What's the biggest story out of the Rally? Maybe that your mom attended, too

I attended the Rally to Restore Sanity and/or Fear. I was not pleased with the media coverage of the event (that I saw/read). It didn’t capture the spirit at all, what it really felt like to be there. The rally was a genial affair, generally fun, full of good spirit and intent. What surprised me the most, though, was the age factor. And I was not the only one. I didn’t expect to see kids, because, well, I didn’t expect to see parents. Or at least lots of them.

But then again, I fell under the trap of thinking that the rally was pretty much for us twenty- and thirtysomethings. As a professor of mine put it, “It’s being billed as the rally for your generation,” which seemed excessive to me, but ok. And so I was puzzled that none of the guests really fit into our demographic. Singers from the ‘70s? Tony Bennett? (Hell, one of my friends made a joke about him appearing, to prove he’d be too old for the crowd, and then he did.) Acts I’ve never heard? When the hippest performers are Kid Rock and John Legend, you know you need to readjust your perceptions.

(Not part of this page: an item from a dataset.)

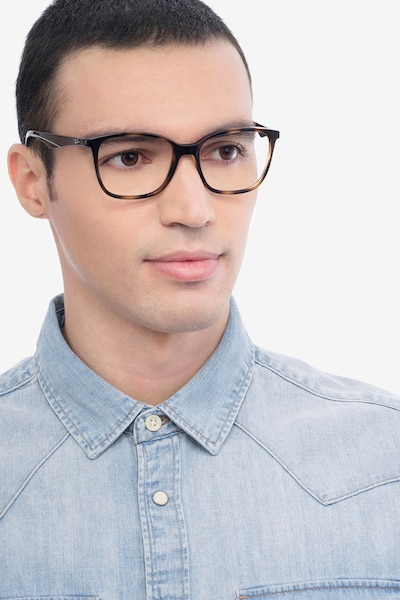 Ray-Ban RB7066 Tortoise Brown Plastic Eyeglass Frames for Men from EyeBuyDirect, Front View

So was that the big story of the rally? Did the media miss it? I didn’t think the rally would influence the election (c’mon, no one who attended was going to vote for the tea partiers anyway, and they won), and the rally was held in Washington, DC, too far away for Prop 19. And Stewart’s big speech was about the media anyway.

As Kelli Marshall of the University of Toledo asserts, it’s time for everyone to wakeup and realize that these shows, for all their leftist leanings, actually have fan bases that aren’t young:

But as the world now knows, Millennials are clearly not the only demographic that watches, embraces, and relishes in the smart satire of The Daily Show and The Colbert Report. Of course, those of us who’ve researched the two programs have been aware of this for years. For instance, we knew that in 2006, the average age of viewers was 35, their average income was $67,000, and they were 78% more likely than the average adult to have four or more years of college education. What’s more, we now know that the shows’ viewing age is steadily rising, for according to Nielsen ratings and a Forbes report, the median age of Stewart’s viewers is currently 41.4, and Colbert’s has risen from 33 to 38. I can only imagine that as the hosts and their audiences age, the figures will continue to increase. But so what? If the Rally to Restore Sanity and/or Fear is any indication of what that future will look like, why that’s not bad at all.
Something I have to tell the diehard eightysomething grandma I know.